Пригрозит разоблачением, и британский кабинет немедленно станет шелковым… Как,
генерал, клюнет Маклафлин на комбинацию угрозы и подкупа?
— Никуда не денется, — уверенно пообещал генерал.
— Я этот вариант тоже рассматривал. Для того и привел с собой Эраста
Фандорина. Без высочайшего одобрения назначить человека на такое тонкое дело не
посмел. Уж больно многое на карту поставлено. Фандорин находчив, решителен,
оригинального строя мысли, а главное, уже бывал в Лондоне с секретным,
наисложнейшим заданием и блестяще справился. Знает язык. С Маклафлином знаком
лично. Надо — похитит. Нельзя похитить — договорится. Не договорится — поможет
Шувалову организовать хороший скандал. Может свидетельствовать против
Маклафлина и сам как непосредственый очевидец. Обладает незаурядным даром
убеждения.
— А Шувалов кто? — прошептала Варя.
— Наш посол, — рассеянно ответил титулярный советник,
думавший о чем-то своем и, кажется, не очень-то слушавший генерала.
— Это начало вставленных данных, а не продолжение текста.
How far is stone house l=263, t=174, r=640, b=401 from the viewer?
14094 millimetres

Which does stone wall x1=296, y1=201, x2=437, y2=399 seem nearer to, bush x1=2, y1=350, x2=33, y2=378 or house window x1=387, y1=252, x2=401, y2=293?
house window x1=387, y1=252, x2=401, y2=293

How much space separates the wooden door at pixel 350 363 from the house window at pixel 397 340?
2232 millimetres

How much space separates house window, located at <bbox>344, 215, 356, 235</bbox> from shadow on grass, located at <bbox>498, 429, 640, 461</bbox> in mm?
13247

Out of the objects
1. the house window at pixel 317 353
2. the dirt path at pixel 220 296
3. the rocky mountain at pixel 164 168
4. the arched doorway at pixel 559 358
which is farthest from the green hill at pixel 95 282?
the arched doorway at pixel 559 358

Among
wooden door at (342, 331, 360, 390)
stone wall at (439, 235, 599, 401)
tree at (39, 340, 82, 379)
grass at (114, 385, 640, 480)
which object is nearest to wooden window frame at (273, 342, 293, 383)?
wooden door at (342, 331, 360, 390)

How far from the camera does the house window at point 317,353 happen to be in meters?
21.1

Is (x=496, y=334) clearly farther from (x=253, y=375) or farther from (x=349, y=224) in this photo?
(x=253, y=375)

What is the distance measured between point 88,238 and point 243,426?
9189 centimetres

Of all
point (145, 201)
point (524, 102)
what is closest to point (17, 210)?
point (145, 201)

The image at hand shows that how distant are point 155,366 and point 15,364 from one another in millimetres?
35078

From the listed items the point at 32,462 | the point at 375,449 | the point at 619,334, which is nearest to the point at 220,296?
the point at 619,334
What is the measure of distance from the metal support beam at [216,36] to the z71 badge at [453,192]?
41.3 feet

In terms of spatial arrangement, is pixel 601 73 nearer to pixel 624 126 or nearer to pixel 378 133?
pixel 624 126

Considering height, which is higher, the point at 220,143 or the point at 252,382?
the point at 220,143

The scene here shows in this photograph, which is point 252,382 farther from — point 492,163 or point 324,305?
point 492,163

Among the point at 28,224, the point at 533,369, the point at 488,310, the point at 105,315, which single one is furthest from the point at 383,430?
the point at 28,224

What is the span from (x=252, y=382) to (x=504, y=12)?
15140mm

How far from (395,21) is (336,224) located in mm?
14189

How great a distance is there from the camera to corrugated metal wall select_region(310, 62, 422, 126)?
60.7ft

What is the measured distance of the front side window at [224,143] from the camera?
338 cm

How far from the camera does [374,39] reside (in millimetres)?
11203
— Как, Фандорин, справишься? — спросил
император. — Съездишь в Лондон?
— Съезжу, ваше в-величество, — сказал Эраст
Петрович. — Отчего же не съездить…
Самодержец испытующе посмотрел на него, уловив
недосказанность, но Фандорин больше ничего не присовокупил.
— Что ж, Мизинов, действуй по двум направлениям, —
подытожил Александр. — Ищи и в Константинополе и в Лондоне. Времени только
не теряй, мало его осталось.
Когда вышли в адъютантскую, Варя спросила генерала:
— А если Маклафлин вообще не отыщется?
— Уж поверьте моему чутью, милая, — вздохнул
генерал. — С этим джентльменом мы еще непременно встретимся.
Глава двенадцатая,
в которой события принимают неожиданный оборот
«Петербургские ведомости»,
8(20) января 1878 г.
ТУРКИ ПРОСЯТ МИРА!
После капитуляции Вессель-паши, после взятия Филиппополя и
сдачи древнего Адрианополя, распахнувшего вчера ворота перед казаками Белого
Генерала, участь войны окончательно решилась, и сегодня утром в расположение
наших доблестных войск прибыл поезд с турецкими парламентерами. Состав задержан
в Адрианополе, а паши переправлены в штаб главнокомандующего, квартирующего в
местечке Германлы. Когда глава турецкой делегации 76-летний Намык-паша
ознакомился с предварительными условиями мира, то в отчаянии воскликнул: «Votre
armée est victorieuse, votre ambition est satisfaite et la Turkic est
détruite!
[18]
»
Что ж, скажем мы, туда ей, Турции, и дорога.
Так толком и не попрощались. На крыльце «походного дворца»
Варю подхватил Соболев, околдовал магнетизмом славы и успеха, увез в свой штаб
праздновать победу. Эрасту Петровичу она едва успела кивнуть, а наутро его в
лагере уже не было. Денщик Трифон сказал: «Уехали. Через месяц заходите».
Но месяц прошел, а титулярного советника все не было.
Видимо, найти Маклафлина в Англии оказалось не так-то просто.
Не то чтобы Варя скучала — наоборот. Как снялись с плевненского
лагеря, жизнь стала увлекательной. Что ни день — переезды, новые города,
умопомрачительные горные пейзажи и бесконечные торжества по поводу чуть ли не
ежедневных викторий. Штаб верховного переехал сначала в Казанлык, за Балканский
хребет, потом еще южнее, в Германлы. Тут и зимы-то никакой не было. Деревья
стояли зеленые, снег виднелся только на вершинах дальних гор.
Без Фандорина заняться было нечем. Варя по-прежнему
числилась при штабе, исправно получила жалованье и за декабрь, и за январь,
плюс походные, плюс наградные к Рождеству. Денег накопилось изрядно, а тратить
не на что. Хотела раз в Софии купить очаровательный медный светильник (ну
точь-в-точь лампа Аладдина) — какое там. Эвре и Гриднев сцепились чуть не
до драки — кто преподнесет Варе безделушку. Пришлось уступить.